The Racket: A Rogue Reporter vs. the Masters of the Universe
- Cover of the first edition
- Author: Matt Kennard
- Language: English
- Published: London
- Publisher: Zed Books
- Publication date: 9 April 2015
- Publication place: United Kingdom
- Media type: Print
- Pages: 400
- ISBN: 9781780329888

= The Racket (book) =

2015 book by Matthew Kennard

The Racket: A Rogue Reporter vs. the Masters of the Universe is a 2015 book by British investigative journalist Matt Kennard.

==Synopsis==
The Racket is an investigative account of the business and political elite who run the world. The book features interviews with many high-profile figures such as Henry Kissinger from Kennard's unbridled access over four years to the global elite. Kennard writes that "The world as we know it is run by a squad of cigar-smoking men with big guns, big cash and a reach much too close to home"
The book also investigates American imperialism and the mission to exploit the resources of the developing world.

==Reception==
Writer, political activist and newspaper columnist Owen Jones described the book as a "A crucial exposé of the powerful, of injustice, and of the war against the poor. It should inspire all of us to fight back" while author, political activist and filmmaker Naomi Klein said "In this important book, Kennard explores the direct impacts of militarised, globalised American capitalism on some of the most battered parts of our world. With devastating precision and a formidable sense of urgency, he reports on corporate shock doctors in Haiti, imperialist drug warriors in Honduras, pillaging coal and mining giants in southern Africa and Appalachia—and so much more. Most importantly, he never loses sight of the growing numbers of resistors holding on to their creativity and self-determination in the face of these forces." The book was also praised by Noam Chomsky, Antony Loewenstein, Walden Bello, amongst others.

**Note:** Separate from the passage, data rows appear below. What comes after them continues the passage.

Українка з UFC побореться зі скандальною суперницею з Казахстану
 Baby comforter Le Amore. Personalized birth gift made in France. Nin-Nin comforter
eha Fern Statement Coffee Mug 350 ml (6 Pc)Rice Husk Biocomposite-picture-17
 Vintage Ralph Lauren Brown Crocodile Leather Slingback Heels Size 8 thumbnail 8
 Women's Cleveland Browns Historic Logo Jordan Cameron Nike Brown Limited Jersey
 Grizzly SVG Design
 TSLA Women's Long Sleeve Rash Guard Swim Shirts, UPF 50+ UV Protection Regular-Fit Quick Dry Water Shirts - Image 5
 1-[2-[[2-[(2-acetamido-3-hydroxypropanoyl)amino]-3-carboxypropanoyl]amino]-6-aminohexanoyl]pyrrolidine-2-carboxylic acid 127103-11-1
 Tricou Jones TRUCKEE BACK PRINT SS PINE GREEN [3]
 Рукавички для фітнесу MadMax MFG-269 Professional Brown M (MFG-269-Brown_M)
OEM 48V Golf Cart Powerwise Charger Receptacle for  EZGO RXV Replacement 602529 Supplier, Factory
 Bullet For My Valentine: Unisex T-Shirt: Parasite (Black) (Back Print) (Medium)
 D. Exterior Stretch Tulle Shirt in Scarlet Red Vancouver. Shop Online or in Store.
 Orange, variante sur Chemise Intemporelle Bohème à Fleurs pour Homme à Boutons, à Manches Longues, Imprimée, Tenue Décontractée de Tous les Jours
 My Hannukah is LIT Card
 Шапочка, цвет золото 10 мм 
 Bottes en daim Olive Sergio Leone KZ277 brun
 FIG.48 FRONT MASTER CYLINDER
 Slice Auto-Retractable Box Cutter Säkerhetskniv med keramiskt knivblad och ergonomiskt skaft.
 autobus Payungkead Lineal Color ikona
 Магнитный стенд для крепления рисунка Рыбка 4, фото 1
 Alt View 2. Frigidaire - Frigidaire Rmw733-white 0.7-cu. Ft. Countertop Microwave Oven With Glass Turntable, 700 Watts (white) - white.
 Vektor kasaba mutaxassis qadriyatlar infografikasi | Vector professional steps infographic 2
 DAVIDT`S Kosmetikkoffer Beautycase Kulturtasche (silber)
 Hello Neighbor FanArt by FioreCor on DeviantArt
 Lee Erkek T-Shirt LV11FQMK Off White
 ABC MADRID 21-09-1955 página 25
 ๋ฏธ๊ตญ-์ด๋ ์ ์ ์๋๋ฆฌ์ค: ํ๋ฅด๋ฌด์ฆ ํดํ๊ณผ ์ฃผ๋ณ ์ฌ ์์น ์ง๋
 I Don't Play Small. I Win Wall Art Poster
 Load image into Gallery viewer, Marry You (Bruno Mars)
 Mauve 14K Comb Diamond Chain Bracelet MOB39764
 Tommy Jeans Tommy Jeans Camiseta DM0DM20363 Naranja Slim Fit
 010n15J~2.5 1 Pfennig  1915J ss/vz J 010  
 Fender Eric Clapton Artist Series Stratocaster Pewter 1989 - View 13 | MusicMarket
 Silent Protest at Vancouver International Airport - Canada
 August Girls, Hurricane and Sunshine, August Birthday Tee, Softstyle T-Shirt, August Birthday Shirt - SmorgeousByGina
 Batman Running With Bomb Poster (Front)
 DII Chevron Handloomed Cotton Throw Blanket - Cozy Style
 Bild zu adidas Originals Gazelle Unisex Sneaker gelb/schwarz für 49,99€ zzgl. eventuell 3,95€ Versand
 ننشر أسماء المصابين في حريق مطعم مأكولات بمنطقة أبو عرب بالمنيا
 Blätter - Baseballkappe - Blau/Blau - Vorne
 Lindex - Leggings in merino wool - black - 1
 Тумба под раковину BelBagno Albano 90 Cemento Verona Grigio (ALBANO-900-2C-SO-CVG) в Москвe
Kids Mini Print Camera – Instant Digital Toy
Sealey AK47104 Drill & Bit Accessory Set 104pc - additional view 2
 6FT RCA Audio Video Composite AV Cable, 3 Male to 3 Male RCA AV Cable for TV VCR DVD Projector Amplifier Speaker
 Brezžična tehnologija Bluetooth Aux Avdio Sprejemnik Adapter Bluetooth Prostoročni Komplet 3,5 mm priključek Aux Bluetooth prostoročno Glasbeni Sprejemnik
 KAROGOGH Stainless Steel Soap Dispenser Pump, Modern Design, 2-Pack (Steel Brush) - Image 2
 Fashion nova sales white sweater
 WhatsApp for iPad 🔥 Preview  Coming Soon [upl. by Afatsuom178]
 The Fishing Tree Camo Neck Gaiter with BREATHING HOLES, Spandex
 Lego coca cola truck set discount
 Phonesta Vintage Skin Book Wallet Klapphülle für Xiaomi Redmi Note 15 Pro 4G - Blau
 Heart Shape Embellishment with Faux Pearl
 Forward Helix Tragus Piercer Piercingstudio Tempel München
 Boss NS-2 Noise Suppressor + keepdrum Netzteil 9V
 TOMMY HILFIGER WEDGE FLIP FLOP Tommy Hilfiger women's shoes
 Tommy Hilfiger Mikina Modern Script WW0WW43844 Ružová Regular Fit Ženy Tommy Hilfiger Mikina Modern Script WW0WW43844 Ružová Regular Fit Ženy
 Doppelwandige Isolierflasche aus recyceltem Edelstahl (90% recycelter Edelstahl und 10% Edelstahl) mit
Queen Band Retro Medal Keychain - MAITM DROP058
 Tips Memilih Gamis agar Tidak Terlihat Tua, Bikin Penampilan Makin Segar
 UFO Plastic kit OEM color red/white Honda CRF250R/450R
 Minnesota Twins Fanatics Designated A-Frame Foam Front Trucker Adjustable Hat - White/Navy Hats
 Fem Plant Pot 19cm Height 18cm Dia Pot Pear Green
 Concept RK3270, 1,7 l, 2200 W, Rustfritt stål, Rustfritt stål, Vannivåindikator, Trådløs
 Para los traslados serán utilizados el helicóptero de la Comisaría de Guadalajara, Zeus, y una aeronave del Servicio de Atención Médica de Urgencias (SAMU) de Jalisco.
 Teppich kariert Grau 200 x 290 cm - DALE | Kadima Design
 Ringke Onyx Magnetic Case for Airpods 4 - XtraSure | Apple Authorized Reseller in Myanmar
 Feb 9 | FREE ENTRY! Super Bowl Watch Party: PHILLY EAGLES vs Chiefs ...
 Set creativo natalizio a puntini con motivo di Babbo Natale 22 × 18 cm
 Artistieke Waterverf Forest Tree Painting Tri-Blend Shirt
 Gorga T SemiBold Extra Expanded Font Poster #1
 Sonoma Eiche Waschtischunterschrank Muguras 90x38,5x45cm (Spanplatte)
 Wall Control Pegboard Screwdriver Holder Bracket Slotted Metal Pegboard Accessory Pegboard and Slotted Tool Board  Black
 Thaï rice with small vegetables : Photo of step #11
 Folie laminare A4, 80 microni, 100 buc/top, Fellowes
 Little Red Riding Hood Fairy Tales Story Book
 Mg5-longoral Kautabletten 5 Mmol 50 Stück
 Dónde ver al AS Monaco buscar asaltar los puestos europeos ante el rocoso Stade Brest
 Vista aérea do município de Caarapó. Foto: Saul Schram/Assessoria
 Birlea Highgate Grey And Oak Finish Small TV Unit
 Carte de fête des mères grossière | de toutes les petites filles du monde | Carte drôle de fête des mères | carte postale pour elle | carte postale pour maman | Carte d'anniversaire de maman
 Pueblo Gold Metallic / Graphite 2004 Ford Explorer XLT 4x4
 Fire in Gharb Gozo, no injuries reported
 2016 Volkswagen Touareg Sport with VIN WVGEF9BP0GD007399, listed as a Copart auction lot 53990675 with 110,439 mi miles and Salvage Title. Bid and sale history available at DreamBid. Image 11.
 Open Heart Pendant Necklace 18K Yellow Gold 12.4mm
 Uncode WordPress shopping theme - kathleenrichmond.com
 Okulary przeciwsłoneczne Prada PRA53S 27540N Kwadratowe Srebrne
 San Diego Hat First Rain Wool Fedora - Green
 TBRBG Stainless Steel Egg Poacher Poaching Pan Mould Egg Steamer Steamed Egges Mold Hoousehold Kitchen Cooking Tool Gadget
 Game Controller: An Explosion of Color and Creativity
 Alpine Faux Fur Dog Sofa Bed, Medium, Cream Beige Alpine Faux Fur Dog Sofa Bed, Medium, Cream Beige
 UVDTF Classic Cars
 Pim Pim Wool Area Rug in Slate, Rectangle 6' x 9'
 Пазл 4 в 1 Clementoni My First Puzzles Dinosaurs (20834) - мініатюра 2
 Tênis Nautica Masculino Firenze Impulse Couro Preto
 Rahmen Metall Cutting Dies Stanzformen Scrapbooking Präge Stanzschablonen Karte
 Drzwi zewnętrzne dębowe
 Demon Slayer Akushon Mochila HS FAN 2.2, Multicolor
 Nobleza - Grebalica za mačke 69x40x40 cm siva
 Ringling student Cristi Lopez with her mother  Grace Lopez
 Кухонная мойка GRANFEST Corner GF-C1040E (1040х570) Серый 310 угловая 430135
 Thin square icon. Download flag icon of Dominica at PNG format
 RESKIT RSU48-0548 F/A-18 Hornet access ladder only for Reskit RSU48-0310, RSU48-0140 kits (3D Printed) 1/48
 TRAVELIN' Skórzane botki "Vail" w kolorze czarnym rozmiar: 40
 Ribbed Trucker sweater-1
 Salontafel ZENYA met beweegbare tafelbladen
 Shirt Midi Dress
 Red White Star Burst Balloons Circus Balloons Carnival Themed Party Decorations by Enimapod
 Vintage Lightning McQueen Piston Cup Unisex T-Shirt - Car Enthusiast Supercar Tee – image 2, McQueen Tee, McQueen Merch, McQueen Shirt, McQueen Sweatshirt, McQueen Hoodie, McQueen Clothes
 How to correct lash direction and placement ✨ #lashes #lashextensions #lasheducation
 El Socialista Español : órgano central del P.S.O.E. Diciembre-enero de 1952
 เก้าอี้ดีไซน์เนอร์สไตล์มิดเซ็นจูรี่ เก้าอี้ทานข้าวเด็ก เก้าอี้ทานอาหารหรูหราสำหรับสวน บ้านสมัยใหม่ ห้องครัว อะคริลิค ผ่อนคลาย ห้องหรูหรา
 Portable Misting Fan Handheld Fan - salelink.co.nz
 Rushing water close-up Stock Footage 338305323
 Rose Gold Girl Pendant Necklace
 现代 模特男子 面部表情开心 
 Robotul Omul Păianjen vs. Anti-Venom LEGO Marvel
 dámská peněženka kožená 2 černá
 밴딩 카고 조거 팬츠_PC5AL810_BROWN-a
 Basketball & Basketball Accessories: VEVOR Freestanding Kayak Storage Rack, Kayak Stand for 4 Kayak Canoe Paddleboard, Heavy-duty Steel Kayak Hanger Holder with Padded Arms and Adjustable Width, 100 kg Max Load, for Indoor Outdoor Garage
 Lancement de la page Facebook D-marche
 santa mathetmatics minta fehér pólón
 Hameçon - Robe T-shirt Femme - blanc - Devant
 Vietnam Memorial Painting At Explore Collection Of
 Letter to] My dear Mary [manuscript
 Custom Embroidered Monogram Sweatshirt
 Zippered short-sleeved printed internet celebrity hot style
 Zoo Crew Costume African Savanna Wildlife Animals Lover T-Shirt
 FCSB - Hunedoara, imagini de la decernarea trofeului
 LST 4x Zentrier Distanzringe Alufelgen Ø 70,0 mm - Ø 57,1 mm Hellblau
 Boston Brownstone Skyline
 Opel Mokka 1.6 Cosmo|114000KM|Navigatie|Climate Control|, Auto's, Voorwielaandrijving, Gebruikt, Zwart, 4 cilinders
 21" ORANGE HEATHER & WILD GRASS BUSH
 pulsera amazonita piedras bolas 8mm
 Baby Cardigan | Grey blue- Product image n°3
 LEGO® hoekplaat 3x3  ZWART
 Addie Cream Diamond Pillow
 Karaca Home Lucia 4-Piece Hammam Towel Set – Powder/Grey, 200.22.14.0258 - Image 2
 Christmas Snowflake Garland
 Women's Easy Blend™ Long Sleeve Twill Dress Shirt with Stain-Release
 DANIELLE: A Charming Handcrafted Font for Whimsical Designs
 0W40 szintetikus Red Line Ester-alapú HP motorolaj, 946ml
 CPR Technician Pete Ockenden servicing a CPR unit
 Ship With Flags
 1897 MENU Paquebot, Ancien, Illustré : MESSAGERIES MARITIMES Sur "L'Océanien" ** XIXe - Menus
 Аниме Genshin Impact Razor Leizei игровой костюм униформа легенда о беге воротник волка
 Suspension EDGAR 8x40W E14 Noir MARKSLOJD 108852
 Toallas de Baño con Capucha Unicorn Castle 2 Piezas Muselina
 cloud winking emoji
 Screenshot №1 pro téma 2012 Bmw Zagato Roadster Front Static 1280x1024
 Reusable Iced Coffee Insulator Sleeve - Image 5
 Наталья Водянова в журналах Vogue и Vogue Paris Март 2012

In The Guardian, Steven Poole argued that "it gets quite difficult to keep all the facts consistent with a single conspiriological explanation for everything" and is critical of alleged Anti-Americanism in the book, but praises other elements such as exposure of capitalist hypocrisy and exploitation in the developing world. Publishers Weekly described the book as "ambitious but only intermittently successful".